Hacker News new | ask | show | jobs
by yturijea 3 hours ago
I am using perhaps 15% of usage count on Claude with just the normal subscription. And I do full time software engineering and would say I use quite a lot of AI input on thoughts, designs and code drafts.

So how these companies and people manage to use these absurd amount of tokens is a mystery to me. It feels like this are just running huge amount of non-vetted data to the LLM's and or running loops against the LLM's which only produce fractional results if not wasted results for insane cost.

So really it is the equivalent of just burning money, or heating your house in the winter while having all your windows open.

6 comments

Same for me, comfortable with a single Max sub, launching "claude --effort max" with Opus 4.8 (alas poor Fable, please come back!).

But try running Claude Opus at API prices through a 'clever' RAG based intermediate system 'managing' a 2024-era context size window completely unaligned with 2026 frontier model tool use expectations, that results in 100% cache miss and content coherency destruction on every single interaction. There's your typical 'Enterprise Agreement' GenAI setup.

I only really discovered this when trying to find out how my Enterprise friends' AI experiences were so completely opposite from my own successes as I could not believe how poor their results were even though on the surface it looked like we were using the same model, and I know they aren't 'bad' software engineers and developers.

> So how these companies and people manage to use these absurd amount of tokens is a mystery to me.

Fire and forget. They run multiple agents in parallel 24/7. AI isn't just a rubber ducky for them, its their main (only) tool at that point.

If you don't reset sessions eagerly or compact regularly it is easy to consume billions in input tokens while Claude churns away.
What is a "normal" subscription?
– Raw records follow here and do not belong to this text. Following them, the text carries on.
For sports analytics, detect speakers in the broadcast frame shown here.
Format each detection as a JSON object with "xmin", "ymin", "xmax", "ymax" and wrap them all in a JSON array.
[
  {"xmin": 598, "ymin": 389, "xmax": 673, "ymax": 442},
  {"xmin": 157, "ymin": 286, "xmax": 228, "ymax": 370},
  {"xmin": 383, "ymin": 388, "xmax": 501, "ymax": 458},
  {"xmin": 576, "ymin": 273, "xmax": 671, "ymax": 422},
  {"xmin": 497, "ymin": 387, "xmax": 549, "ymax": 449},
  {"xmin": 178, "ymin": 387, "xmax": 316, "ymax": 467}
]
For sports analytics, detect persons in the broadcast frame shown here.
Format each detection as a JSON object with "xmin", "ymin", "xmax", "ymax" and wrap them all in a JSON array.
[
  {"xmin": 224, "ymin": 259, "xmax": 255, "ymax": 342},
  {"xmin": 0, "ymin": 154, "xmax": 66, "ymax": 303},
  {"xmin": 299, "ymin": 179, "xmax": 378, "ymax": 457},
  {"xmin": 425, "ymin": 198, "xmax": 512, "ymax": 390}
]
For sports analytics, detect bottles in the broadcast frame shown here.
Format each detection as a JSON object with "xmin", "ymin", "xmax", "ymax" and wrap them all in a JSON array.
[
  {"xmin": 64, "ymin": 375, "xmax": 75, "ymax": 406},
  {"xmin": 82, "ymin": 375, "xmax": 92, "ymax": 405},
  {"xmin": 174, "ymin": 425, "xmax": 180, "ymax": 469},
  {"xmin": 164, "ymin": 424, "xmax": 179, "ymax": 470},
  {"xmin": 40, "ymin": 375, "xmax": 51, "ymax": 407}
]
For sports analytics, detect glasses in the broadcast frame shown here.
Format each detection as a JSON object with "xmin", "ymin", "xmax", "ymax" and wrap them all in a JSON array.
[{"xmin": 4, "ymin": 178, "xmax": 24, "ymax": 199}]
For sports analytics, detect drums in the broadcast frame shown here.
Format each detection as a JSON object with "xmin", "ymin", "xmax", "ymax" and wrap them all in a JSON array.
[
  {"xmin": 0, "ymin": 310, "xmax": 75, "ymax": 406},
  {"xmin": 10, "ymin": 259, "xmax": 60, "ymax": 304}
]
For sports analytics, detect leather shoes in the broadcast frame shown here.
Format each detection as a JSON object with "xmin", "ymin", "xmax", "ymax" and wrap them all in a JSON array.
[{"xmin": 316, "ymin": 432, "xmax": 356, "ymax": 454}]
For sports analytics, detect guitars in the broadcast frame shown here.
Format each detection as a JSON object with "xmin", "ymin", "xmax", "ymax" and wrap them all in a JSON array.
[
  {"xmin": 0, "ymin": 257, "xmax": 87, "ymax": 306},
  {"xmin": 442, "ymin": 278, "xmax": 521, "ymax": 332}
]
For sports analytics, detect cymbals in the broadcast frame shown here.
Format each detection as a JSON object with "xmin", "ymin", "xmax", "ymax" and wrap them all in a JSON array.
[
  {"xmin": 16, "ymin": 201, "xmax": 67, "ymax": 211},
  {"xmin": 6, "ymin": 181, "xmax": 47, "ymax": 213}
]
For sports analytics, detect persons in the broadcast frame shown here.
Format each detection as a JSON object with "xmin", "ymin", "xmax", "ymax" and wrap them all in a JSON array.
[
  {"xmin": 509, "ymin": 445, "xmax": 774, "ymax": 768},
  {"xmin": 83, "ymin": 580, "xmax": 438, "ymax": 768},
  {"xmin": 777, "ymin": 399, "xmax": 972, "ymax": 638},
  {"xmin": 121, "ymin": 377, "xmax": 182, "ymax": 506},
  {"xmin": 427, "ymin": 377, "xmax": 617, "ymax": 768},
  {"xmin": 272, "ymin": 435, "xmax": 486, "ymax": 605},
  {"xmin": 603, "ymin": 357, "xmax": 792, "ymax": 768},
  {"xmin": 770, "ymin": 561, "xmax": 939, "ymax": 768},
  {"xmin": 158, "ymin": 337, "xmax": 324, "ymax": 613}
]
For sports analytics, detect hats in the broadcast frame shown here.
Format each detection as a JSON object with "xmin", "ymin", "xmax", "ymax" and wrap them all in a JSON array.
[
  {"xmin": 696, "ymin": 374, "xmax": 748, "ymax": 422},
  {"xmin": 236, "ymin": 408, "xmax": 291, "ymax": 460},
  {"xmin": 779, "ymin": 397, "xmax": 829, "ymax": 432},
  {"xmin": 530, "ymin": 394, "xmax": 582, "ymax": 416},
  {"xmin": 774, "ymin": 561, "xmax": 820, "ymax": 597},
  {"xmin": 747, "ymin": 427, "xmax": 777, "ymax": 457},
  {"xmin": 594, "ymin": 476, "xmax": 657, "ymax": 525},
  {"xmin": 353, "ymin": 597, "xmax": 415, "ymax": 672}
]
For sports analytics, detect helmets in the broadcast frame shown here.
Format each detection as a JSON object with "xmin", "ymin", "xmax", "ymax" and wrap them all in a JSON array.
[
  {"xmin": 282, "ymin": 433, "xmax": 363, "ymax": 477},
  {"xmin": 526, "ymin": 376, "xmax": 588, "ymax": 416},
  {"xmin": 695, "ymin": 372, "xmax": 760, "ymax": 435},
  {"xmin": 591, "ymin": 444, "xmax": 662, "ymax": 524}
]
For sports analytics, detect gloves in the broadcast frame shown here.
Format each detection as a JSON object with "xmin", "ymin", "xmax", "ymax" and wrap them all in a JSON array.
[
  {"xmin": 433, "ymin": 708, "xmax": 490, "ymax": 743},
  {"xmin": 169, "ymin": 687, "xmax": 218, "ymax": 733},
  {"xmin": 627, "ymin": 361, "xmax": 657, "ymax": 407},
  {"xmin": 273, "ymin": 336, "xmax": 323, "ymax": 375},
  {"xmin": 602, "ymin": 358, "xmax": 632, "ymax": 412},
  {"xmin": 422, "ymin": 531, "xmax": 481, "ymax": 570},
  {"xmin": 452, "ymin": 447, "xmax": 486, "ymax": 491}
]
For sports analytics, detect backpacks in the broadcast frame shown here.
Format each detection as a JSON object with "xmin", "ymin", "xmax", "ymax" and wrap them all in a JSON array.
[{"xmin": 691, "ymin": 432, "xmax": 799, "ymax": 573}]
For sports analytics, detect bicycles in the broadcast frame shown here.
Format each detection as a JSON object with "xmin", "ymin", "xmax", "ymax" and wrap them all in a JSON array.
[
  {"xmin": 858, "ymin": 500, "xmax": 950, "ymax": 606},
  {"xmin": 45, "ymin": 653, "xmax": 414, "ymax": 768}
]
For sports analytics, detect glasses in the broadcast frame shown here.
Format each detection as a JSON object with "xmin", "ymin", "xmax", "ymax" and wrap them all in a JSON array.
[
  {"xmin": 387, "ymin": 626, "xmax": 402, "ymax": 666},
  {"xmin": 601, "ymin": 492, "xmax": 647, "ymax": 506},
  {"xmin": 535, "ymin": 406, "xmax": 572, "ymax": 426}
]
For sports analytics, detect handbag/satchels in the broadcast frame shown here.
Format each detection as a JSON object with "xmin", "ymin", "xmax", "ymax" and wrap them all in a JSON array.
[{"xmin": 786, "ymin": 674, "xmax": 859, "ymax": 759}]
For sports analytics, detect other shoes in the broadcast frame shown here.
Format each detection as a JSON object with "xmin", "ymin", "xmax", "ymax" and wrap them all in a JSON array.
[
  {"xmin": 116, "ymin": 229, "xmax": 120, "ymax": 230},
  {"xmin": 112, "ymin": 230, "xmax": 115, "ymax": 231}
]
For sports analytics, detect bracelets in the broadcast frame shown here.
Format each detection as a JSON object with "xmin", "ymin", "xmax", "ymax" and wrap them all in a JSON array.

Are you using Claude Code, or just Claude??
Just Claude, I have seen the weird hallucinations these LLM's make, yes that also means opus, fable etc. so I don't trust it to just run its own clause.

Yes that also means I get to inspect and confirm every step of the way, to ensure the design is followed, we are not making unneccesary changes, we have thought about edge cases, testing etc. And I also keep an understanding of what is produced, because I will manually copy it in, I will manually read through it. I will do secondary review of it myself in PR's whatever.

But I guess a lot of people just don't and just blow claude code through the roof on ad libitum infinity loop?

On subscription, I just checked, I have the Pro Plan, which for Claude I believe is the equal of the normal one?

>>So how these companies and people manage to use these absurd amount of tokens is a mystery to me.

Absolutely!

I know some colleagues who are routinely spending thousands of dollars worth of tokens, I can't see to even max out the subscription limits even if Im working all the time. Curiously enough their output is lower too.

I mean have you tried to tokenmax?

It is not that hard. Just launch 10 different windows and make sure to loop back in after every turn and you will be burning billions of tokens per month in no time.

The question is what work do you do, that burns so many tokens.

Are in you sending it to work in nested for loops? If yes, what sort of work would that be?